(Spatial relation data)
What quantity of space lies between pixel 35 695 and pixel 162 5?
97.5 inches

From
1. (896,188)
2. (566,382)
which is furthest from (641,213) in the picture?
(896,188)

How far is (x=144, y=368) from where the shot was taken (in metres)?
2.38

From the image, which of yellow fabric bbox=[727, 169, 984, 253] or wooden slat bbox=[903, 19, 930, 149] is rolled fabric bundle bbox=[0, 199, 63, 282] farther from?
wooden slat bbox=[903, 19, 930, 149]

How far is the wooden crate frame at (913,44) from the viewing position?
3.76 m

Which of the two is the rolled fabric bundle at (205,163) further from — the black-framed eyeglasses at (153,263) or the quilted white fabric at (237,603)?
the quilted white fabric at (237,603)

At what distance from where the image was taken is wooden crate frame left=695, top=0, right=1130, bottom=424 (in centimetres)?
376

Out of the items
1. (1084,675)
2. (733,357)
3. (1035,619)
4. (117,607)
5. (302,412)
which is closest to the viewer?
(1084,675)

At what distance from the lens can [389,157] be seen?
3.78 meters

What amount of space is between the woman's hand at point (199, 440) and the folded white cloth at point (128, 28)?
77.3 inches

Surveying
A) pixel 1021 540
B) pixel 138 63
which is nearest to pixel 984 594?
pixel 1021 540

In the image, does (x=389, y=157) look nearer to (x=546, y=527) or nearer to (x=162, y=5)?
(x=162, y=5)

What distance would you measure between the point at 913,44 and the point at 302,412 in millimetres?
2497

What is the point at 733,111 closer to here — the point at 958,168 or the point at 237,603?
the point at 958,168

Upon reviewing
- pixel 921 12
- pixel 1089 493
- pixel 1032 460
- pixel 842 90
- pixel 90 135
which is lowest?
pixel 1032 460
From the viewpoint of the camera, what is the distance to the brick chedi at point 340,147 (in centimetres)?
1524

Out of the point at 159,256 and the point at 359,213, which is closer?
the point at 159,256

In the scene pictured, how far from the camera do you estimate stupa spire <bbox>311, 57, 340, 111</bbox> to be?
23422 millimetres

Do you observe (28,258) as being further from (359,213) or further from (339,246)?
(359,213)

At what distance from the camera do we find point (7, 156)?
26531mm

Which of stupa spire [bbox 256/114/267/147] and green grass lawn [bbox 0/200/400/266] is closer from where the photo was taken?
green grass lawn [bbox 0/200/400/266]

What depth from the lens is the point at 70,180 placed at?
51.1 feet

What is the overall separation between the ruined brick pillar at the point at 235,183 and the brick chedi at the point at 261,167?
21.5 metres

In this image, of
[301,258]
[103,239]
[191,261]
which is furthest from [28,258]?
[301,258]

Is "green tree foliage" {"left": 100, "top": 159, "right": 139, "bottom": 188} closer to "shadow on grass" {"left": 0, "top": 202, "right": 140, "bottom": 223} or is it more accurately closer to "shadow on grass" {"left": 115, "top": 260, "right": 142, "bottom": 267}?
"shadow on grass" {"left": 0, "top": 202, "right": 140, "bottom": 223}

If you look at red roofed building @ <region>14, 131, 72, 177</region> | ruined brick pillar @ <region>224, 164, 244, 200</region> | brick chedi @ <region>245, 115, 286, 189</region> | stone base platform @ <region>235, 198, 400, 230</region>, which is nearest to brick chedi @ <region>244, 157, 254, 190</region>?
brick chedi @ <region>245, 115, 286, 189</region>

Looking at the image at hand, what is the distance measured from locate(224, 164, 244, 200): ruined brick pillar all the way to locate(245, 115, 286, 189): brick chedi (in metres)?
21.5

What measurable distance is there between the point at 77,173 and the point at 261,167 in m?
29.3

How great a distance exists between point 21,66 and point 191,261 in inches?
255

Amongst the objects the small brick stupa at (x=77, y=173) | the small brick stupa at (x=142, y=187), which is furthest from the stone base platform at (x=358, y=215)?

## Exercise:
Copy the rows from the line containing "it more accurately" through the end of the rows, including both of those lines, with no changes.

## Exercise output:
Is "green tree foliage" {"left": 100, "top": 159, "right": 139, "bottom": 188} closer to "shadow on grass" {"left": 0, "top": 202, "right": 140, "bottom": 223} or is it more accurately closer to "shadow on grass" {"left": 115, "top": 260, "right": 142, "bottom": 267}?
"shadow on grass" {"left": 0, "top": 202, "right": 140, "bottom": 223}

If you look at red roofed building @ <region>14, 131, 72, 177</region> | ruined brick pillar @ <region>224, 164, 244, 200</region> | brick chedi @ <region>245, 115, 286, 189</region> | stone base platform @ <region>235, 198, 400, 230</region>, which is nearest to brick chedi @ <region>244, 157, 254, 190</region>?
brick chedi @ <region>245, 115, 286, 189</region>

Looking at the image at hand, what is the distance measured from locate(224, 164, 244, 200): ruined brick pillar all the way to locate(245, 115, 286, 189): brick chedi (in metres)?
21.5

What measurable distance is there between the point at 77,173 and the point at 261,167 in m?
29.3

How great a distance exists between point 21,66 and point 191,261 in inches?
255

Amongst the objects the small brick stupa at (x=77, y=173) | the small brick stupa at (x=142, y=187), which is furthest from the stone base platform at (x=358, y=215)?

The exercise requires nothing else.